• [What this exercise asks]
[A] Name every edition of the monitoring software that the monitoring-load thread mentions.
[B] Carry on the monitoring-load thread from the point where it ends.

--- Start of Extract ---

Well, look’s like we’re an extreme extreme case, then. Here are a couple of graphs from our central site:
Sure, I can throw hardware against the problem, I can split out half of the hosts to a new site with the same amount of resources — but that doesn’t explain why the induced load is so much higher than anticipated compared to the upgrade notes. It’s also not quite what I’d like to do, to be honest. Sure, if it’s the only possible solution I’ll go down that route, but…
We have quite a lot of customers, and each of those customers gets its own site (makes sense from the network topology side). In total we monitor roughly 1.400 hosts with 58.000 services; of those 400 hosts & 16.000 services are monitored directly from the central site (the one the graphs above are from). All the other sites range from five to 50 hosts depending on the customer’s network size.
And before someone asks, yes, we’re paying for the MSP edition but still using the Enterprise Edition due to… reasons.
If you take a look at top/htop, what do you see as the processes with such high CPU demand?
At the moment i have here a instance with 1600 agent based hosts - 16 cores - load 2.4 avg - utilization 15%
With 2.2 the demand is evenly spread over all the fetcher processes and a the cmc process.
The “fetcher storm” state lasts several seconds, maybe up to ten or so. The “quiet” state then lasts a lot longer; my guess is “fetcher storm” happens minutely.
BTW, that cmk --create-rrd is always there, always using one CPU core at 100% during the “quiet” phase & proportionally less during “fetcher storm” state.
BTW, yes, that’s a huge number of fetcher processes. I do remember having configured such a high number quite a while ago in order to tackle fetcher usage issues, and the high number hadn’t been an issue with 2.2.0pXY. The current settings for this one central site are:
All of the other, much much smaller sites have much more reasonable, lower values; mostly just factory defaults.
I don’t think the fetchers are the real problem here. More important is the “cmk --create-rrd” this can correspond to the RAW edition problem with process_perfdata there.

--- End of Extract ---
--- Start of Dataset excerpts ---

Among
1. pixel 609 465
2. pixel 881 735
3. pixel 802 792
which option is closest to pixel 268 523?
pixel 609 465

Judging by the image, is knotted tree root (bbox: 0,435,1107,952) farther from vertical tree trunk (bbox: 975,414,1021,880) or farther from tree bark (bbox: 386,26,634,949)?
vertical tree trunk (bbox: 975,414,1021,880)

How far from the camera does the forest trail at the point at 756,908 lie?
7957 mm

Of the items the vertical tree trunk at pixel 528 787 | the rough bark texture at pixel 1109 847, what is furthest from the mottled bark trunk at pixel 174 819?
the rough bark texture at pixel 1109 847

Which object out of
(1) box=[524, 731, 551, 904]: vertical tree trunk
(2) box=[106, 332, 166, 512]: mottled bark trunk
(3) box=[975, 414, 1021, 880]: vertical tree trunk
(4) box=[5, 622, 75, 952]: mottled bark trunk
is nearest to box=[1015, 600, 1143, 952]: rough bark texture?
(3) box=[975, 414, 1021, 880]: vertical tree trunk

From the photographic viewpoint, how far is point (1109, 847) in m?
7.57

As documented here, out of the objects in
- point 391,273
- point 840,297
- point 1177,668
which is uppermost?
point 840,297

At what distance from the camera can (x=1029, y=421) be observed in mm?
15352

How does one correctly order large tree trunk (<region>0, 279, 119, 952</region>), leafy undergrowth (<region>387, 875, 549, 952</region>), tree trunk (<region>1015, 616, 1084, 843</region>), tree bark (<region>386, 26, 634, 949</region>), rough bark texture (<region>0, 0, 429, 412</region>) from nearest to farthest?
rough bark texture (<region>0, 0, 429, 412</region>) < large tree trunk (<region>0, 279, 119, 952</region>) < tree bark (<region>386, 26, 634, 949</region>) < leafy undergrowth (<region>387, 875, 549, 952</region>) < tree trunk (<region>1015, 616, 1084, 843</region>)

--- End of Dataset excerpts ---

• [Task results]
[A]
MSP edition
Enterprise Edition
RAW edition

[B]
Booth editions have problems to write all the data to RRDs or to create RRDs.
This doesn’t seem to be a coincidence.
The fetcher “storm” looks like the CMC core has now the bad scheduling inherited from the classic Nagios core
This will help to identify the actual location of the performance problem.
I had a similar issue in the past. My helper usage nearly doubled, but the CPU impact was still quite small, since the base CPU utilization of the helpers was at 5%.
In your setup it seems that the fetchers have quite a lot to compute. Normally the fetchers simply read the data from external data sources (check_mk_agent) or from the special agents. While doing this, they are more or less idle.
The fetchers in your screenshot are computing something.
Might be snmp or impi related computations…
Note: The problem with “cmk --create-rrd” is not related to the fetchers - but it is definitely a problem that we are currently investigating.
Thank you very much, I’ll try to set it up. Unfortunately I cannot add a new rule for enforced services for “State and count of processes” as i get an exception instead of the mask for configuring the new rule:
2024-05-16 15:24:06,762 [40] [cmk.web 437076] MKAutomationException: Error running automation call <tt>get-check-information</tt>, output: <pre>({'adva_fsp_if':
…500 KB of data structure dump removed…
</pre>: invalid syntax (<unknown>, line 1)
Quite likely that this is due to one of the plugins. Unfortunately the error message isn’t too helpful.
Try this. Maybe it helps to identify the file. cmk --debug --automation get-check-information
The task of this automation call is to fetch the data for the enforced services.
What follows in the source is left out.